Japanese Business Group in Rangoon to Find Local Investment Partners
Burma is to get technical help from Japanese companies on constructing high-rise buildings in Rangoon, said the Myanmar Construction Entrepreneurs Association (MCEA).
Representatives from Japan’s Construction Entrepreneurs Association met officials of the MCEA to discuss cooperation, reported Eleven Media.
The linkup between the two associations came in the same week that a delegation of 50 Japanese companies led by the Tokyo government-funded Japan External Trade Organization (Jetro) held meetings in Rangoon with the Union of Myanmar Federation of Chambers of Commerce and Industry.
The Jetro-sponsored visit was to help Japanese firms find business investment partners in energy, construction, real estate, consumer goods, clothing, warehousing, machinery and information technology, according to an Eleven Media report.

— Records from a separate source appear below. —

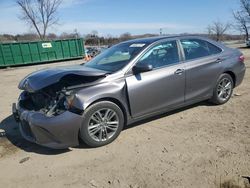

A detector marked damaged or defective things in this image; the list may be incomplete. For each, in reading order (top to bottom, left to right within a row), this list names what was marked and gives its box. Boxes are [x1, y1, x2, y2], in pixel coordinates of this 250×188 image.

damaged front end [12, 65, 106, 149]
crumpled hood [18, 65, 106, 92]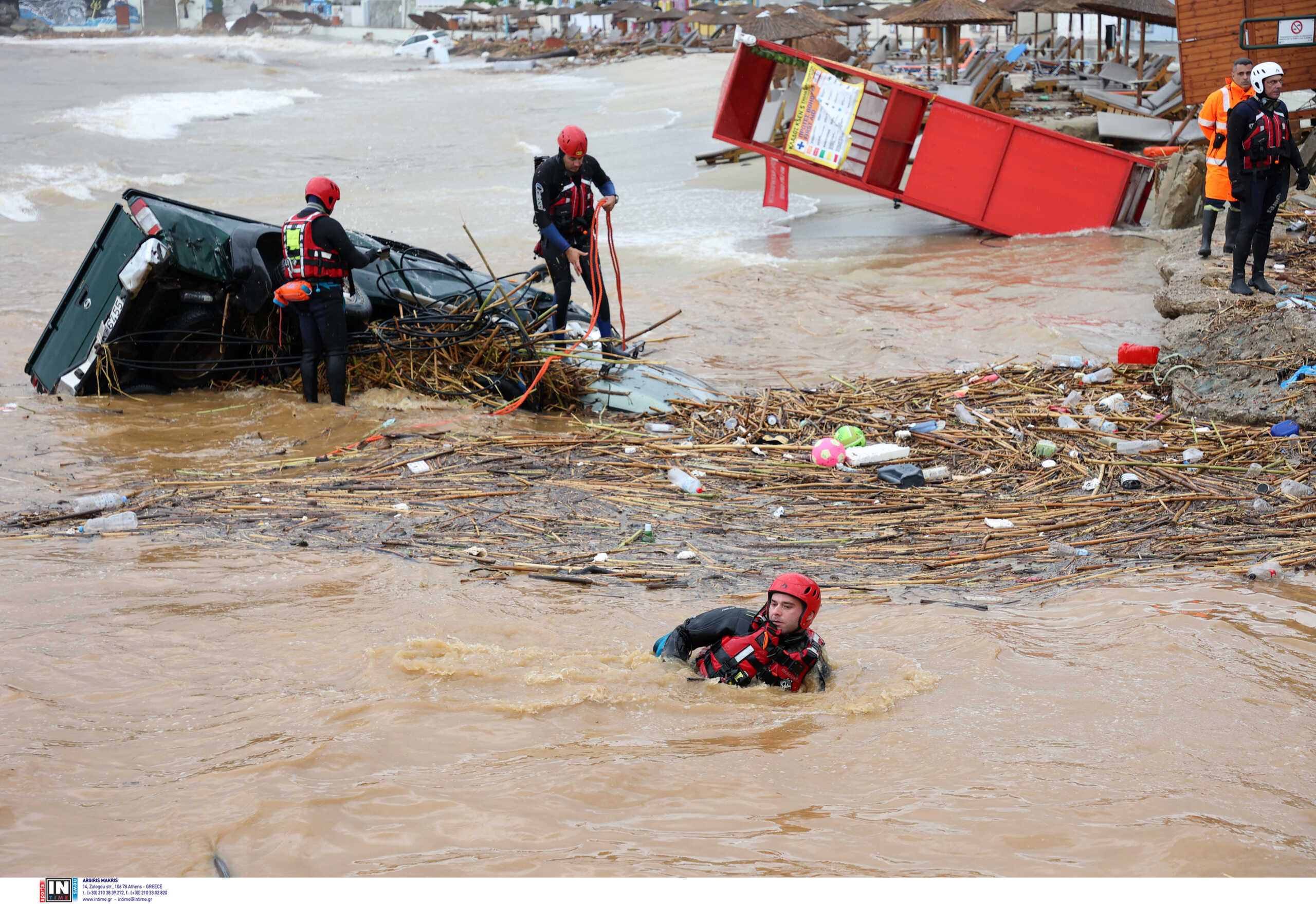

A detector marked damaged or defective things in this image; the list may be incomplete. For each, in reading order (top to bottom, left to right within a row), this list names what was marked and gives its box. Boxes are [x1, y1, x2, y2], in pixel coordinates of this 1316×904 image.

overturned vehicle [23, 192, 721, 415]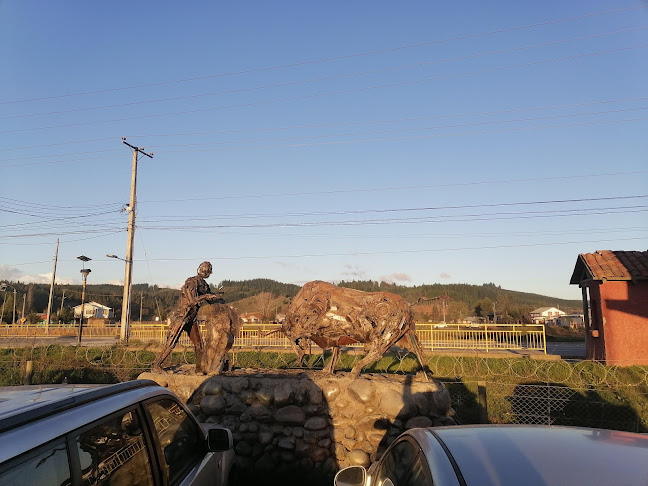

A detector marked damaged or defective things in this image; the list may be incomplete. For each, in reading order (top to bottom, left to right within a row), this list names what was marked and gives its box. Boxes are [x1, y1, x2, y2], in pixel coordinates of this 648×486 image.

rusty brown metal [282, 280, 426, 380]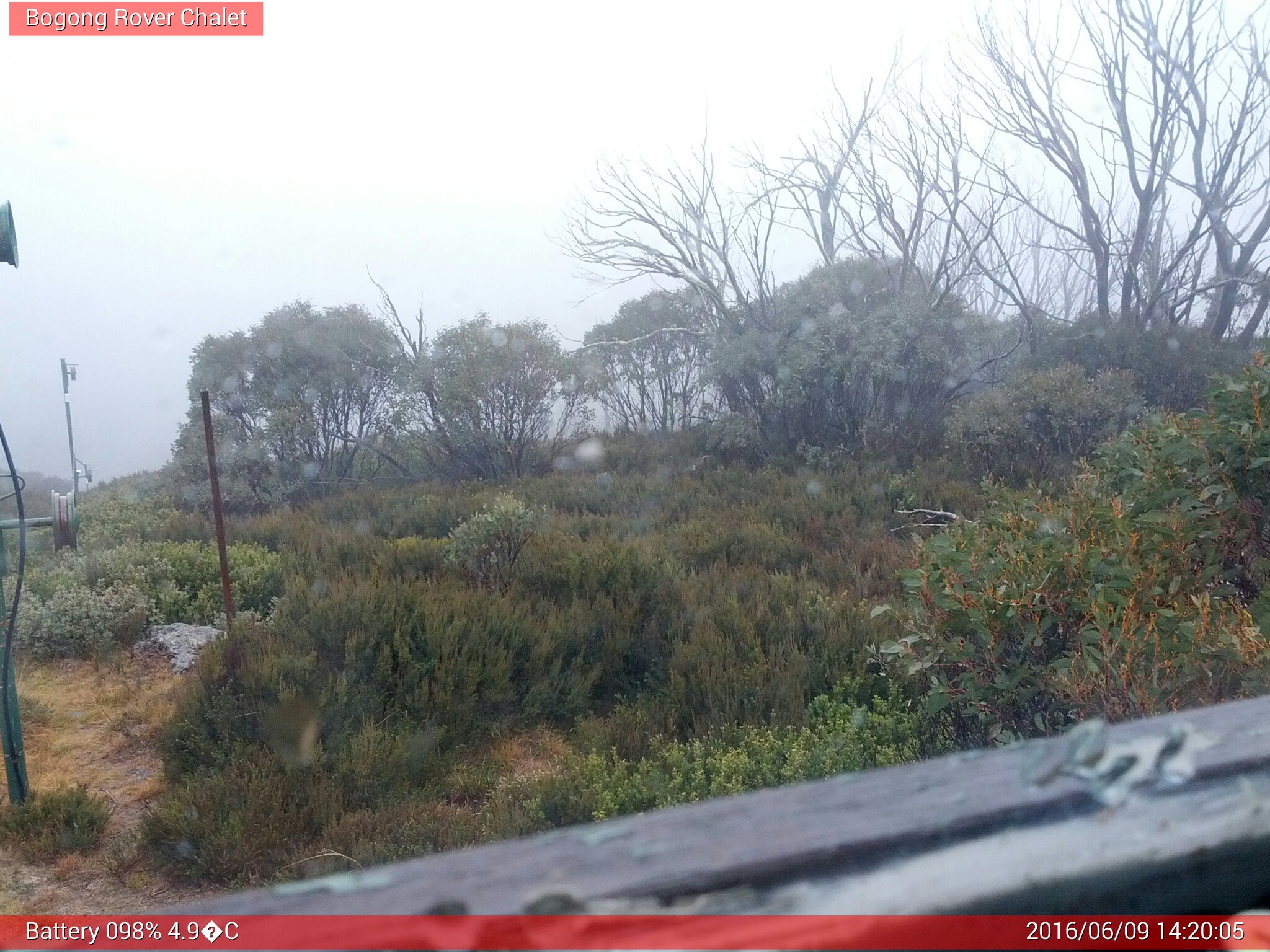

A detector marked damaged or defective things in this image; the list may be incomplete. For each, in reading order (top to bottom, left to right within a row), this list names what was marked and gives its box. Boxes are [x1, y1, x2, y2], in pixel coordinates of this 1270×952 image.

rusty metal post [200, 388, 236, 627]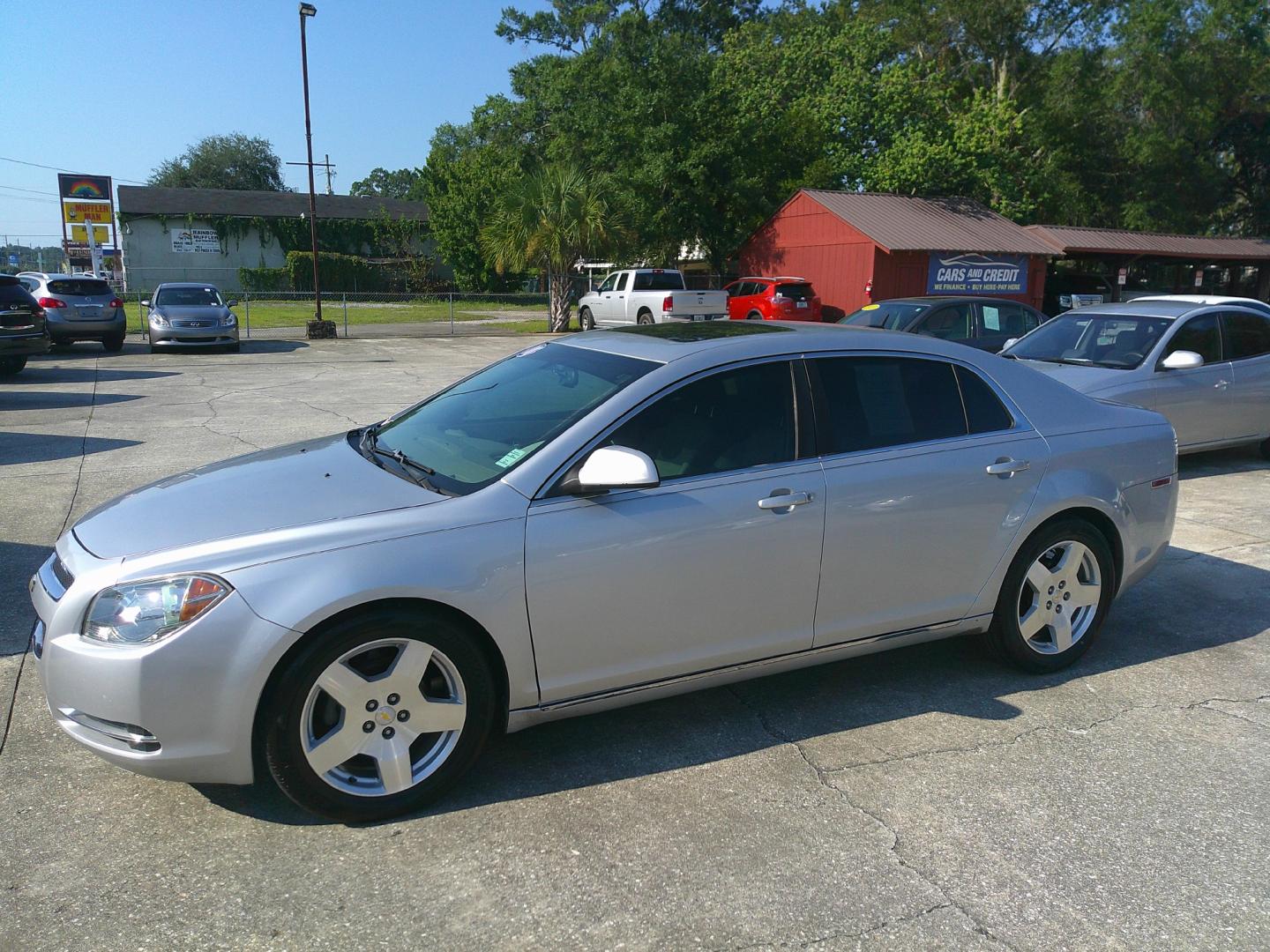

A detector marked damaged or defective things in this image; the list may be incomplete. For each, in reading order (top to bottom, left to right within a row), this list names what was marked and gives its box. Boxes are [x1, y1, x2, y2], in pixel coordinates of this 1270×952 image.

cracked concrete lot [2, 339, 1270, 949]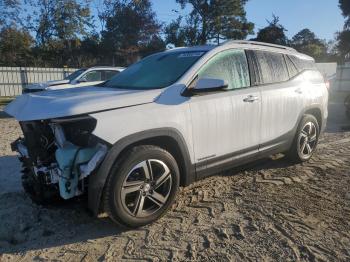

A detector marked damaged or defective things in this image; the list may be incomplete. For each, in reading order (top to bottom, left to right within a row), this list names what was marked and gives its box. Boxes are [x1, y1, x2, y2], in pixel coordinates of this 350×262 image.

Bangladesh Sea Gas Hunt Draws Blank as Burma Readies to Explore
A survey of two deep-water blocks in Bangladesh’s part of the Bay of Bengal adjacent to Burma has failed to find any signs of natural gas.
The two dimensional survey of blocks 10 and 11 by the US major oil company ConocoPhillips has so far been unsuccessful, reported EnergyBangla, the Dhaka-based oil and gas news website.
The two blocks cover about 2,500 square kilometers of sea, said EnergyBangla.
In July, the state-owned oil company PetroBangla said the country had failed to attract any firm bids for several new offshore blocks in shallow seas of the Bay of Bengal.
Burma’s Ministry of Energy, working with the Myanmar Oil and Gas Enterprise, is in the middle of assessing international offers to explore for gas and oil in 30 blocks in shallow and deep waters of the Bay of Bengal and the Andaman Sea.